In the simulation of differential-algebraic equations (DAEs), it is essential to employ numerical schemes that take into account the inherent structure and maintain explicit or hidden algebraic constraints without altering them. This paper focuses on operator-splitting techniques for coupled systems and aims at preserving the structure in the port-Hamiltonian framework. The study explores two decomposition strategies: one considering the underlying coupled subsystem structure and the other addressing energy-associated properties such as conservation and dissipation. We show that for coupled index-$1$ DAEs with and without private index-2 variables, the splitting schemes on top of a dimension-reducing decomposition achieve the same convergence rate as in the case of ordinary differential equations.

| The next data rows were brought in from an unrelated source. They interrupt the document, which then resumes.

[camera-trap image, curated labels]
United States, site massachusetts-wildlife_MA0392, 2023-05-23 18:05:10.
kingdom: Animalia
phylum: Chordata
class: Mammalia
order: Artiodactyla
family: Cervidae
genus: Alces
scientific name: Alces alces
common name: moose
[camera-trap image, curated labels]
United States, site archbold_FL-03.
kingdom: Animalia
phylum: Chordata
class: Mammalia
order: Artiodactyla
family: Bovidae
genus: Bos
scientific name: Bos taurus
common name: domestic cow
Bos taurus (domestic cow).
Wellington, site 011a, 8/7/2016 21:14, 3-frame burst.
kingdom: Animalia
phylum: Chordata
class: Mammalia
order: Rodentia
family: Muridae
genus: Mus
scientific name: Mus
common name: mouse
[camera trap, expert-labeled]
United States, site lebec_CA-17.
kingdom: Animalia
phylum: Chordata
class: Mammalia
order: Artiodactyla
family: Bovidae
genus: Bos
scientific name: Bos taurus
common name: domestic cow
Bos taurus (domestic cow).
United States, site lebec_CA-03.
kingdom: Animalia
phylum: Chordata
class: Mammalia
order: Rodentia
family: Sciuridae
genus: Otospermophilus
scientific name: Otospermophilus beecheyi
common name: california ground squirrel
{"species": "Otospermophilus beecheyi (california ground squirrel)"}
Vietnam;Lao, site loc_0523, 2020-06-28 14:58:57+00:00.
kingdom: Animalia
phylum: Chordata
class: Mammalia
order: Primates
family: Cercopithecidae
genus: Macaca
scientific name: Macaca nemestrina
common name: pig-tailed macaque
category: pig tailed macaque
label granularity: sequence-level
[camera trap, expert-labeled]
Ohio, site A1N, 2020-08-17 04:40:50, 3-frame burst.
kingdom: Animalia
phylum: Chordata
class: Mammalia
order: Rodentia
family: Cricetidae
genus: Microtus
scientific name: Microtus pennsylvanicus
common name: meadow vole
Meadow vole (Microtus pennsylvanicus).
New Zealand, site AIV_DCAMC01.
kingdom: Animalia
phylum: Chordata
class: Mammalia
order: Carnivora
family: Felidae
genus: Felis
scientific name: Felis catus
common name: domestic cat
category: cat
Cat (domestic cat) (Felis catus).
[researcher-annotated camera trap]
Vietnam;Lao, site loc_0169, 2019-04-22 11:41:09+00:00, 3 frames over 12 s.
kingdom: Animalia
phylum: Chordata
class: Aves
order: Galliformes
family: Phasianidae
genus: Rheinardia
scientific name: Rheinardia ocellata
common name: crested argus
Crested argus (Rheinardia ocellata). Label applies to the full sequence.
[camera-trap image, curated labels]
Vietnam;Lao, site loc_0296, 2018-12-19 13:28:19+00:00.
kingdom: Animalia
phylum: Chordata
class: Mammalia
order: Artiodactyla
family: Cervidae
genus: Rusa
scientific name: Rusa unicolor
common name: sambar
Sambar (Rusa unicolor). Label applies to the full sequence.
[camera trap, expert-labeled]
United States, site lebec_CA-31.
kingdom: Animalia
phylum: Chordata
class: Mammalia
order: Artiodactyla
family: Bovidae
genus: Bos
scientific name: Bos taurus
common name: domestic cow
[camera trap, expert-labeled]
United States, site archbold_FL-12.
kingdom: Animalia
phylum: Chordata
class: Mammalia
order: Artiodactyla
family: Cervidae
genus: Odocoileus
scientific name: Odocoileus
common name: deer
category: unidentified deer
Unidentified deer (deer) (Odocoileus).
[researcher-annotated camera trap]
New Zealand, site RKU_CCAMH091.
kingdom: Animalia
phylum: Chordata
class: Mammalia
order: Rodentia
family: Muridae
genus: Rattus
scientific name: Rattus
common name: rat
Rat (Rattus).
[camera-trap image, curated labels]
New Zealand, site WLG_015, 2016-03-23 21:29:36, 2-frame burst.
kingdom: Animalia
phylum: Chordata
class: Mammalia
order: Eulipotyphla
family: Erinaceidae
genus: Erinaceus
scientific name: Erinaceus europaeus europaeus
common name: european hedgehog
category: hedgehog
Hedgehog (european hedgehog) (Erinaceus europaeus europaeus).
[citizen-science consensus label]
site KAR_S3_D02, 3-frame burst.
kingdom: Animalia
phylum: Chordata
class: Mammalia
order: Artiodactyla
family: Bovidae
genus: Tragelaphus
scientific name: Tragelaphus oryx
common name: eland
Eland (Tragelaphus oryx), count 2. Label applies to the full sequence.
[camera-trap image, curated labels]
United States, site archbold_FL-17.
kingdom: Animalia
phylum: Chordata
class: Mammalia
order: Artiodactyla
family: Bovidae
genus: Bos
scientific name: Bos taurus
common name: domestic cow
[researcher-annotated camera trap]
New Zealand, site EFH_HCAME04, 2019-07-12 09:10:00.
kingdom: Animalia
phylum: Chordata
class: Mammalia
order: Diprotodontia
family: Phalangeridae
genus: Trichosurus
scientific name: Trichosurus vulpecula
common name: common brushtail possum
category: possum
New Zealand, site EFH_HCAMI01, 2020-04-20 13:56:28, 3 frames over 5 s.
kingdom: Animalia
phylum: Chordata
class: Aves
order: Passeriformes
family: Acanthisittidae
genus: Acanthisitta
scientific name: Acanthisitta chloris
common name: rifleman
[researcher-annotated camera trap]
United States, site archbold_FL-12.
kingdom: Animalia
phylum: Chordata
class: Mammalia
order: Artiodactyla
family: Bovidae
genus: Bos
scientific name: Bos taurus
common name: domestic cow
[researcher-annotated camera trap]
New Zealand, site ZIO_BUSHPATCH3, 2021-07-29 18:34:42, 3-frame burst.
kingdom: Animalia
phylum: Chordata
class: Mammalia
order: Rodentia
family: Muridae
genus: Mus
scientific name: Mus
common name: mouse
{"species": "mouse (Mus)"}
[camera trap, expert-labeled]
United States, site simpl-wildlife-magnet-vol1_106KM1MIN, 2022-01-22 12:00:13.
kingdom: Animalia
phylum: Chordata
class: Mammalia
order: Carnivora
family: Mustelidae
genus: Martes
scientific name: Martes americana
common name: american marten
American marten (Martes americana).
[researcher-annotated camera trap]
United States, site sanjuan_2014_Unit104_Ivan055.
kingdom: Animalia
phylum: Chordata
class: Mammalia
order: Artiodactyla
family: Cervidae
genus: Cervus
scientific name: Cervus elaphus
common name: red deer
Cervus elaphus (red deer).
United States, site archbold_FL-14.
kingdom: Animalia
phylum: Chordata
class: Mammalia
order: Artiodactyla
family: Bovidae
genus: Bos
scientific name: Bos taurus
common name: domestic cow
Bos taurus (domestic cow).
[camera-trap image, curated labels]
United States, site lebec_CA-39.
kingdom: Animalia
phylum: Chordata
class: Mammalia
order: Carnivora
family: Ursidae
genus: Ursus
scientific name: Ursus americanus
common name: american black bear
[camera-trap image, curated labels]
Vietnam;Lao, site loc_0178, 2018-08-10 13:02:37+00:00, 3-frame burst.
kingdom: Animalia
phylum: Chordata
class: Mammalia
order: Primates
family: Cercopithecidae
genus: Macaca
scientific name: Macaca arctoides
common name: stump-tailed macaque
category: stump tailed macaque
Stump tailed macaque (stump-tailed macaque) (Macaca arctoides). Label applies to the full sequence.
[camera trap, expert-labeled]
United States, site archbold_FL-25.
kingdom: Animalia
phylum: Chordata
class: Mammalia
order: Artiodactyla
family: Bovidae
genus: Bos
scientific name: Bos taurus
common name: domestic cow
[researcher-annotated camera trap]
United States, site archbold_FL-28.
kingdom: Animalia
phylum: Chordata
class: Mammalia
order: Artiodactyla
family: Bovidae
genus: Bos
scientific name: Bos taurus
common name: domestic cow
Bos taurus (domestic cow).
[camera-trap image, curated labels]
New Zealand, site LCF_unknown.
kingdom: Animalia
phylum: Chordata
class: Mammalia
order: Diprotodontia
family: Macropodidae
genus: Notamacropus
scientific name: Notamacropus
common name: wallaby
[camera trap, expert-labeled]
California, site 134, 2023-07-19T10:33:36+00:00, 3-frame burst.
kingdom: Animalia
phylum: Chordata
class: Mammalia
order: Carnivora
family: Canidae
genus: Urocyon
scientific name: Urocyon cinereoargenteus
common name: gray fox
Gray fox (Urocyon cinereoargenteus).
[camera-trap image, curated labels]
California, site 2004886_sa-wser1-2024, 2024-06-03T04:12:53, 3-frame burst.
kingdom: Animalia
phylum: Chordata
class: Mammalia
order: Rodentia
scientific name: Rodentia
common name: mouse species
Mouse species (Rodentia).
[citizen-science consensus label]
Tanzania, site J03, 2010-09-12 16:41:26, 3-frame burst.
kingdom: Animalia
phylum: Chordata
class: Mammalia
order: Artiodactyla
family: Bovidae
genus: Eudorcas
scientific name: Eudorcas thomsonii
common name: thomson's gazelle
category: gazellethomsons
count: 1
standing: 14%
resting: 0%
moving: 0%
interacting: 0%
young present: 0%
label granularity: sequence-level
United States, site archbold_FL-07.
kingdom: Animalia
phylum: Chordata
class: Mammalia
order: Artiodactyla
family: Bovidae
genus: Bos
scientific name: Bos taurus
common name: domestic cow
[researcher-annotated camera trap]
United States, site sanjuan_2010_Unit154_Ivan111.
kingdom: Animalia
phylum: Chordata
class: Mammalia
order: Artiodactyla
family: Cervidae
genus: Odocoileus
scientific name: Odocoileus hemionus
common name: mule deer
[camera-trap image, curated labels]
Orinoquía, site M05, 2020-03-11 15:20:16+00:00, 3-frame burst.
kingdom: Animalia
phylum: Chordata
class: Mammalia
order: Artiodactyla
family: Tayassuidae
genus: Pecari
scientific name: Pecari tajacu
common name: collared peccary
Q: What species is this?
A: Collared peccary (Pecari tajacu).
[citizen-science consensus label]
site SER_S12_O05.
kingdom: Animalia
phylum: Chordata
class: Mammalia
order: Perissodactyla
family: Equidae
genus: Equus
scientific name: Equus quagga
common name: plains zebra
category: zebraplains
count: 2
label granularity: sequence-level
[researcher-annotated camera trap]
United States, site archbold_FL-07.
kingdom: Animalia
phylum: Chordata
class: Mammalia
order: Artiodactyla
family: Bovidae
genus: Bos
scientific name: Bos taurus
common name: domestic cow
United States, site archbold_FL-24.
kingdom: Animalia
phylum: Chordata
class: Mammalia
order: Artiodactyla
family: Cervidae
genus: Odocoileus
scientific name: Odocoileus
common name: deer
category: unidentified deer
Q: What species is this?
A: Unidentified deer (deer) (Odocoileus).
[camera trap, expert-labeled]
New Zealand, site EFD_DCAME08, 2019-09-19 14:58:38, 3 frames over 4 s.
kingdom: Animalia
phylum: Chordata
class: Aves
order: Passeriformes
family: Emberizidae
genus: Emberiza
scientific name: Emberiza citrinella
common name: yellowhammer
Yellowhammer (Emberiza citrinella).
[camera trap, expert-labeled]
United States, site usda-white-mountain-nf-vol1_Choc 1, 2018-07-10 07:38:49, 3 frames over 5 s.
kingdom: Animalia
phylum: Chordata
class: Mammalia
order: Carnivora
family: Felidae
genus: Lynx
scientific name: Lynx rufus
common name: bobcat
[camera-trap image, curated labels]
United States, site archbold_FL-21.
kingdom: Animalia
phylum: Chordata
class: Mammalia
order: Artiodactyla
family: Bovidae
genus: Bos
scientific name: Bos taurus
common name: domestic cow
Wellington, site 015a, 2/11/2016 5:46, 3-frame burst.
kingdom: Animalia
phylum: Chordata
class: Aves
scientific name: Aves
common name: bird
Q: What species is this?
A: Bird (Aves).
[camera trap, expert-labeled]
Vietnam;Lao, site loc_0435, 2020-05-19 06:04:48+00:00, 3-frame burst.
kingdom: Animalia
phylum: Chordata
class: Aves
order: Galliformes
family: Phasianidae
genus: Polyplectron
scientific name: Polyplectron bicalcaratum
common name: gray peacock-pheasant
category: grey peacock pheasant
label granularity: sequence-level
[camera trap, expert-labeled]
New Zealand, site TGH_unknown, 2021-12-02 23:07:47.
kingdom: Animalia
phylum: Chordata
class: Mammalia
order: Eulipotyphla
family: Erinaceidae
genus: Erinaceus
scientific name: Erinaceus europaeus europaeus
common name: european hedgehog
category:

Additionally, we discuss an energy-associated decomposition for index-1 pH-DAEs and introduce generalized Cayley transforms to uphold energy conservation. The effectiveness of both strategies is evaluated using port-Hamiltonian benchmark examples from electric circuits.

翻译：在微分代数方程的仿真中，必须采用考虑其内在结构、保持显式或隐式代数约束而不加以改变的数值方案。本文聚焦于耦合系统的算子分裂技术，旨在端口-汉密尔顿框架内保持结构特性。研究探讨了两种分解策略：其一基于底层耦合子系统结构，其二针对能量相关特性（如守恒与耗散）。我们证明，对于含或不含私有指标-2变量的耦合指标-1微分代数方程，基于降维分解的分裂方案可达到常微分方程情形下的相同收敛阶。此外，针对指标-1 pH-微分代数方程，我们讨论了能量相关分解，并引入广义凯莱变换以保持能量守恒。通过来自电路的端口-汉密尔顿基准算例，评估了两种策略的有效性。